In its opening narrative, The Conjuring 2 trots out that hoary old claim about being based on a true story.   It’s a spurious tag that filmmakers sometimes use to lend an air of authenticity to a work that is mostly fiction in order to part naïve moviegoers from their hard earned.  The Lutz’s were debunked, and the Hodgson’s story was always on pretty shaky ground, while the Warrens have long been denounced as frauds.   Hollywood has never allowed facts to get in the way of a good story, though, and The Conjuring 2 unquestioningly portrays their fantastic version of events as fact.   Had they just sold it as a piece of horror fiction, the movie would have been a far more enjoyable experience – it’s a polished and effective movie, with a budget far in excess of most horrors – but instead, any enjoyment we gain from watching it is tempered by the fact that we’re being sold a lie.
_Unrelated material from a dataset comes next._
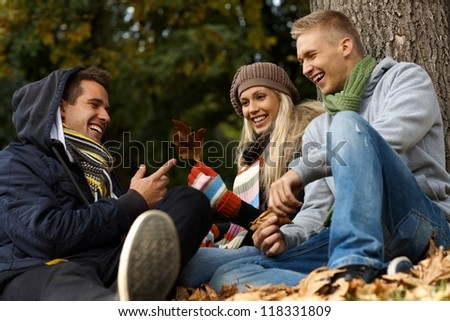 Happy young companionship sitting, talking in autumn park. - stock photo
With a running time of 135 minutes, The Conjuring 2 is a good half-hour too long, and it sometimes feels as if director James Wan is giving little consideration to whether the checklist of paranormal incidents he’s working through actually serve to heighten the tension.  Apart from Peggy’s youngest son’s encounter with the crooked man, a genuinely frightening character inspired by an old nursery rhyme, the incidents soon begin to have a treadmill feel about them.   But it’s not these that undo the film so much as the repeated interludes during which the sticky-sweet wonderfulness of the Warrens is rammed down our throats.